[Opening RECORDS FOR THE EXERCISE section]
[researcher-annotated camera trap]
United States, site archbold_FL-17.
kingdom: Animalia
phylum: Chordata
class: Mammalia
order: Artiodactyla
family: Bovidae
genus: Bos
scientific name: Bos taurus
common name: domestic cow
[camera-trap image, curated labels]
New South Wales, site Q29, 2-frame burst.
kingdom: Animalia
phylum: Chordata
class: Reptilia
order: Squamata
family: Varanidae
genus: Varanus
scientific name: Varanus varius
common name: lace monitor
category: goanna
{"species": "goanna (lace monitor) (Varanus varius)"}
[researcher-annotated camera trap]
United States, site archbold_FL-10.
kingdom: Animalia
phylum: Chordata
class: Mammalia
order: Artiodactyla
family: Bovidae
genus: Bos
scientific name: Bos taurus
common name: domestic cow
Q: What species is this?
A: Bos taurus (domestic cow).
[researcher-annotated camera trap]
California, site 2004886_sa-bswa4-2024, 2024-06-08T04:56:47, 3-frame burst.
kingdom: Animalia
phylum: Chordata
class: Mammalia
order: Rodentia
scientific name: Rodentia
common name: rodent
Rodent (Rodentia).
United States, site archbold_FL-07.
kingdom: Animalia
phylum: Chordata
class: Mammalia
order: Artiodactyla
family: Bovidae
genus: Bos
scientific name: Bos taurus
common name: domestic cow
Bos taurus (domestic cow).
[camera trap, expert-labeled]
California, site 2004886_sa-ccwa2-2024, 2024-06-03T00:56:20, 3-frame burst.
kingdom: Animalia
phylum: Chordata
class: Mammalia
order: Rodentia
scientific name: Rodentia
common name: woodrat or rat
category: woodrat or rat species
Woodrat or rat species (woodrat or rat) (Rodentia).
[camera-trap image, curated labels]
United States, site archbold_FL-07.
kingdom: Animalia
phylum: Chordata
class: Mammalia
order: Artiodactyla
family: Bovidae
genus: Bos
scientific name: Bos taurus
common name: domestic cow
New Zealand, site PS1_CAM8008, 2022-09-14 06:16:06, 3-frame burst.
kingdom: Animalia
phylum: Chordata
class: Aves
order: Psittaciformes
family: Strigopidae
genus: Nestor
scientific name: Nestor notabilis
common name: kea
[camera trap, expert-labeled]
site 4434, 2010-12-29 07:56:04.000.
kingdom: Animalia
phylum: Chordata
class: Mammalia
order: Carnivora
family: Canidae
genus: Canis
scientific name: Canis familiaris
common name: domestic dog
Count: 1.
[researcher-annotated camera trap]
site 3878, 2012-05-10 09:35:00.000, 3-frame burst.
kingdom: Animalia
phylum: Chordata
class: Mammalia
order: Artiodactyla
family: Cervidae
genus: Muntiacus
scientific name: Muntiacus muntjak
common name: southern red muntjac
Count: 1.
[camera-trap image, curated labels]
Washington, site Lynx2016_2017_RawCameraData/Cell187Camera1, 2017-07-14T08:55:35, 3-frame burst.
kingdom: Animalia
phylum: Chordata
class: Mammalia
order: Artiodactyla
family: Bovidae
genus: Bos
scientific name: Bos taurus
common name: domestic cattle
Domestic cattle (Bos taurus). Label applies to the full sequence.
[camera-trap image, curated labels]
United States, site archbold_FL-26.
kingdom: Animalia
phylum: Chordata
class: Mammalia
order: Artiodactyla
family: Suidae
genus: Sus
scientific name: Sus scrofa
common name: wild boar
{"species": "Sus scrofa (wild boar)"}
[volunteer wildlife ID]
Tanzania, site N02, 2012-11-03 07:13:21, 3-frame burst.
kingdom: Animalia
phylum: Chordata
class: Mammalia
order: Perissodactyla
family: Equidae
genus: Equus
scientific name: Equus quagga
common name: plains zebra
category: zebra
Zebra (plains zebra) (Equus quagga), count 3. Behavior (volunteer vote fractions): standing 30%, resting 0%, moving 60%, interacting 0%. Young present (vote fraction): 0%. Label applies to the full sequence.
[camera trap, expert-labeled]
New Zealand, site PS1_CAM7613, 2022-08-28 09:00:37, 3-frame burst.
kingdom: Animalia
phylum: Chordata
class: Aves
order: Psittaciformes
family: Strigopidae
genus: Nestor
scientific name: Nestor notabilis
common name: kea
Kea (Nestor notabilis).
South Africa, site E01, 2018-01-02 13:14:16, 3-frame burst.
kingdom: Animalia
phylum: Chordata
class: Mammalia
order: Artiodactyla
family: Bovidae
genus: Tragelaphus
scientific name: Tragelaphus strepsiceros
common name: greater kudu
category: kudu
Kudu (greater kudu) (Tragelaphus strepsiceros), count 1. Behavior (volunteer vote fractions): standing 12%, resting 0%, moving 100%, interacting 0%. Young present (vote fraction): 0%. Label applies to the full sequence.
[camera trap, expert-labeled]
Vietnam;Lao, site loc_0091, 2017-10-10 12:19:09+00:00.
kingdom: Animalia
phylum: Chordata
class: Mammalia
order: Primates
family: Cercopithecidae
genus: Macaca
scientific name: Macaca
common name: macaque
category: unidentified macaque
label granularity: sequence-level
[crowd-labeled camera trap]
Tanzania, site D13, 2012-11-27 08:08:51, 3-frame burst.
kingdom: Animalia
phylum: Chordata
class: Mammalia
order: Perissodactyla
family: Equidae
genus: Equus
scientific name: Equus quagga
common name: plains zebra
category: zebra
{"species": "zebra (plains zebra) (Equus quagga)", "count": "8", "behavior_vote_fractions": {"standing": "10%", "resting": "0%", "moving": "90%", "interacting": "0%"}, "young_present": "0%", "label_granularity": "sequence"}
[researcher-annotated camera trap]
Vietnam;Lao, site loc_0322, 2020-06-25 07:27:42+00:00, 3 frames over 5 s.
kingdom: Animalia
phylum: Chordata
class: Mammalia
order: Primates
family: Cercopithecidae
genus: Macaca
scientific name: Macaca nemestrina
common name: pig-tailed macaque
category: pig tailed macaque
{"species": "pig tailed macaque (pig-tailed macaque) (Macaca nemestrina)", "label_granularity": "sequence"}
[Closing RECORDS FOR THE EXERCISE section]
Set down the material above again, word for word.

[researcher-annotated camera trap]
United States, site archbold_FL-17.
kingdom: Animalia
phylum: Chordata
class: Mammalia
order: Artiodactyla
family: Bovidae
genus: Bos
scientific name: Bos taurus
common name: domestic cow
[camera-trap image, curated labels]
New South Wales, site Q29, 2-frame burst.
kingdom: Animalia
phylum: Chordata
class: Reptilia
order: Squamata
family: Varanidae
genus: Varanus
scientific name: Varanus varius
common name: lace monitor
category: goanna
{"species": "goanna (lace monitor) (Varanus varius)"}
[researcher-annotated camera trap]
United States, site archbold_FL-10.
kingdom: Animalia
phylum: Chordata
class: Mammalia
order: Artiodactyla
family: Bovidae
genus: Bos
scientific name: Bos taurus
common name: domestic cow
Q: What species is this?
A: Bos taurus (domestic cow).
[researcher-annotated camera trap]
California, site 2004886_sa-bswa4-2024, 2024-06-08T04:56:47, 3-frame burst.
kingdom: Animalia
phylum: Chordata
class: Mammalia
order: Rodentia
scientific name: Rodentia
common name: rodent
Rodent (Rodentia).
United States, site archbold_FL-07.
kingdom: Animalia
phylum: Chordata
class: Mammalia
order: Artiodactyla
family: Bovidae
genus: Bos
scientific name: Bos taurus
common name: domestic cow
Bos taurus (domestic cow).
[camera trap, expert-labeled]
California, site 2004886_sa-ccwa2-2024, 2024-06-03T00:56:20, 3-frame burst.
kingdom: Animalia
phylum: Chordata
class: Mammalia
order: Rodentia
scientific name: Rodentia
common name: woodrat or rat
category: woodrat or rat species
Woodrat or rat species (woodrat or rat) (Rodentia).
[camera-trap image, curated labels]
United States, site archbold_FL-07.
kingdom: Animalia
phylum: Chordata
class: Mammalia
order: Artiodactyla
family: Bovidae
genus: Bos
scientific name: Bos taurus
common name: domestic cow
New Zealand, site PS1_CAM8008, 2022-09-14 06:16:06, 3-frame burst.
kingdom: Animalia
phylum: Chordata
class: Aves
order: Psittaciformes
family: Strigopidae
genus: Nestor
scientific name: Nestor notabilis
common name: kea
[camera trap, expert-labeled]
site 4434, 2010-12-29 07:56:04.000.
kingdom: Animalia
phylum: Chordata
class: Mammalia
order: Carnivora
family: Canidae
genus: Canis
scientific name: Canis familiaris
common name: domestic dog
Count: 1.
[researcher-annotated camera trap]
site 3878, 2012-05-10 09:35:00.000, 3-frame burst.
kingdom: Animalia
phylum: Chordata
class: Mammalia
order: Artiodactyla
family: Cervidae
genus: Muntiacus
scientific name: Muntiacus muntjak
common name: southern red muntjac
Count: 1.
[camera-trap image, curated labels]
Washington, site Lynx2016_2017_RawCameraData/Cell187Camera1, 2017-07-14T08:55:35, 3-frame burst.
kingdom: Animalia
phylum: Chordata
class: Mammalia
order: Artiodactyla
family: Bovidae
genus: Bos
scientific name: Bos taurus
common name: domestic cattle
Domestic cattle (Bos taurus). Label applies to the full sequence.
[camera-trap image, curated labels]
United States, site archbold_FL-26.
kingdom: Animalia
phylum: Chordata
class: Mammalia
order: Artiodactyla
family: Suidae
genus: Sus
scientific name: Sus scrofa
common name: wild boar
{"species": "Sus scrofa (wild boar)"}
[volunteer wildlife ID]
Tanzania, site N02, 2012-11-03 07:13:21, 3-frame burst.
kingdom: Animalia
phylum: Chordata
class: Mammalia
order: Perissodactyla
family: Equidae
genus: Equus
scientific name: Equus quagga
common name: plains zebra
category: zebra
Zebra (plains zebra) (Equus quagga), count 3. Behavior (volunteer vote fractions): standing 30%, resting 0%, moving 60%, interacting 0%. Young present (vote fraction): 0%. Label applies to the full sequence.
[camera trap, expert-labeled]
New Zealand, site PS1_CAM7613, 2022-08-28 09:00:37, 3-frame burst.
kingdom: Animalia
phylum: Chordata
class: Aves
order: Psittaciformes
family: Strigopidae
genus: Nestor
scientific name: Nestor notabilis
common name: kea
Kea (Nestor notabilis).
South Africa, site E01, 2018-01-02 13:14:16, 3-frame burst.
kingdom: Animalia
phylum: Chordata
class: Mammalia
order: Artiodactyla
family: Bovidae
genus: Tragelaphus
scientific name: Tragelaphus strepsiceros
common name: greater kudu
category: kudu
Kudu (greater kudu) (Tragelaphus strepsiceros), count 1. Behavior (volunteer vote fractions): standing 12%, resting 0%, moving 100%, interacting 0%. Young present (vote fraction): 0%. Label applies to the full sequence.
[camera trap, expert-labeled]
Vietnam;Lao, site loc_0091, 2017-10-10 12:19:09+00:00.
kingdom: Animalia
phylum: Chordata
class: Mammalia
order: Primates
family: Cercopithecidae
genus: Macaca
scientific name: Macaca
common name: macaque
category: unidentified macaque
label granularity: sequence-level
[crowd-labeled camera trap]
Tanzania, site D13, 2012-11-27 08:08:51, 3-frame burst.
kingdom: Animalia
phylum: Chordata
class: Mammalia
order: Perissodactyla
family: Equidae
genus: Equus
scientific name: Equus quagga
common name: plains zebra
category: zebra
{"species": "zebra (plains zebra) (Equus quagga)", "count": "8", "behavior_vote_fractions": {"standing": "10%", "resting": "0%", "moving": "90%", "interacting": "0%"}, "young_present": "0%", "label_granularity": "sequence"}
[researcher-annotated camera trap]
Vietnam;Lao, site loc_0322, 2020-06-25 07:27:42+00:00, 3 frames over 5 s.
kingdom: Animalia
phylum: Chordata
class: Mammalia
order: Primates
family: Cercopithecidae
genus: Macaca
scientific name: Macaca nemestrina
common name: pig-tailed macaque
category: pig tailed macaque
{"species": "pig tailed macaque (pig-tailed macaque) (Macaca nemestrina)", "label_granularity": "sequence"}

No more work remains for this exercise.